» **EXCERPT PROVIDED**

-- START --

Training courses include both long and short term courses as well as some on-job training, with three different training courses outlined below.
Regular training: Africa training course, Hangzhou, China
Africa is one of the target areas for IN-SHP’s work. At the end of 1999, according to the World Energy Council, the total developed potential of Africa’s hydro power sources was a meagre 2.9%. Today, this number has risen slightly, with 5-7% of potential fully developed, despite the fact that Africa represents the world’s greatest untapped potential small hydro reserves. According to the United Nations African Recovery programme, the potential that exists in the Congo is alone enough to sufficiently supply Africa with three times its present consumption. And with so many of the continents nations still gripped by poverty, small hydro potential represents an environmentally friendly and sustainable solution to energy supply problems.

-- END --

Carry on writing the passage about small hydro training courses, starting right after its last sentence. The rows have nothing to do with the small hydro training passage.

» **LISTED RECORDS**

-- START --

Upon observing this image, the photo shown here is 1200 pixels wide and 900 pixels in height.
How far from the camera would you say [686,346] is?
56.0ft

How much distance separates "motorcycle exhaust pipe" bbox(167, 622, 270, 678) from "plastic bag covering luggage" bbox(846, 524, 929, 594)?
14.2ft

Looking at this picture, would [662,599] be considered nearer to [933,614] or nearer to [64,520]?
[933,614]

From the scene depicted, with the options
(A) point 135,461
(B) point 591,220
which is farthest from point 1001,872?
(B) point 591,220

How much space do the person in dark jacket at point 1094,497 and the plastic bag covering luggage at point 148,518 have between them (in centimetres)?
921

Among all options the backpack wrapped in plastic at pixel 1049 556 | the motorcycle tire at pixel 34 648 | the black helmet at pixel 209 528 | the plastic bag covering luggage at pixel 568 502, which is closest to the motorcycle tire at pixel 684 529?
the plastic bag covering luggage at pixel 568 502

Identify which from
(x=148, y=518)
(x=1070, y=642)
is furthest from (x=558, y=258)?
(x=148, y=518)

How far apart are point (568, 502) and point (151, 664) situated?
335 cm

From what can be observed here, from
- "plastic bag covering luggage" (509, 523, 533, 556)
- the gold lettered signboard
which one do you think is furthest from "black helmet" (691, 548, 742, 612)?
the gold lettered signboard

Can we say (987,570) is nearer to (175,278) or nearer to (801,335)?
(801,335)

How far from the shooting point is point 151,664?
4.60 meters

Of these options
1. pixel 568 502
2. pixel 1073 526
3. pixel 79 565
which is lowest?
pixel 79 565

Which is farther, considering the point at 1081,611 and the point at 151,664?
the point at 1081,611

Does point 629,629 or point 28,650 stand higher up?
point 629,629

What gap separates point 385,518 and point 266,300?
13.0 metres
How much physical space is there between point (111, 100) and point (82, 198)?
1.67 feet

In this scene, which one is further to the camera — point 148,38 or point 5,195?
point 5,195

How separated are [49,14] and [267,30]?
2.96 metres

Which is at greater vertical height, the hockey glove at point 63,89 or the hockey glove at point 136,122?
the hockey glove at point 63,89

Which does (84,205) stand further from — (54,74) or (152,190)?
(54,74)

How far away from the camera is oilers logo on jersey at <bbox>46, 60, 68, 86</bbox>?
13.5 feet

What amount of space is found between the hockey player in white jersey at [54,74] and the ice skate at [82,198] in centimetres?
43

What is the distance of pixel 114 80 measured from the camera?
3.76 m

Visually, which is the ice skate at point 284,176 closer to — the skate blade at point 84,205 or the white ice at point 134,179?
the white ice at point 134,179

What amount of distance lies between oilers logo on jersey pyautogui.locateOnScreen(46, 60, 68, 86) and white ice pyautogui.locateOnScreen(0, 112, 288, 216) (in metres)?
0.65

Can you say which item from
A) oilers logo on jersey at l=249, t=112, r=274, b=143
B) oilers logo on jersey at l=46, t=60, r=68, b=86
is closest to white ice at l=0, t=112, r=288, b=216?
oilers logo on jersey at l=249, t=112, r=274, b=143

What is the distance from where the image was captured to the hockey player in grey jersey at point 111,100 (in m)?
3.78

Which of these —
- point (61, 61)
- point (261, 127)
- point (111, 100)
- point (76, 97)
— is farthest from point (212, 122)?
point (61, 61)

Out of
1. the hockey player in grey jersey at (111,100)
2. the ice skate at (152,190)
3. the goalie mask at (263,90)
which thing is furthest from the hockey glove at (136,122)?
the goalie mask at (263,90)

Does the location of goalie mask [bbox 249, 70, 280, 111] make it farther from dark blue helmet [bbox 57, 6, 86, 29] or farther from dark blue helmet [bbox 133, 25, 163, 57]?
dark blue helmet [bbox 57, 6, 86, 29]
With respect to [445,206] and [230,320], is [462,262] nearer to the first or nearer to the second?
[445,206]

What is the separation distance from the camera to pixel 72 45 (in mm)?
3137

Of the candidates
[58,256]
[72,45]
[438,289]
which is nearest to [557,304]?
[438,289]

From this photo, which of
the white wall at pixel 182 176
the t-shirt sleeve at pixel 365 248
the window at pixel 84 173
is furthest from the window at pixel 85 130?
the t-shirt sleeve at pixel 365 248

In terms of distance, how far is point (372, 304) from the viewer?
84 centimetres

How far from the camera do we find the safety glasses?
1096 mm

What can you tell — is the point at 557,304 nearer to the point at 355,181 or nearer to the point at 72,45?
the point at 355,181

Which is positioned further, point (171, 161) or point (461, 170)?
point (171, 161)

-- END --

» **ANSWER TO THE PROBLEM**
The center’s most recent training course has just wrapped up in Hangzhou, the course was specifically designed for African members. The course aimed to educate more African specialists in a broad range of small hydro related topics, with a particular emphasis on the management of facilities. Training began on 10 October and finalised on the 23 November 2006. The 45-day long training course attracted attendees from more than 10 different African nations, including Tunisia, Zambia, Somalia and Cameroon. Participants came from varied professional backgrounds, many were engineers working for NGO’s, others however were government officials or ministers, even private sector employees. The workshop was conducted in three languages – Chinese, French and English.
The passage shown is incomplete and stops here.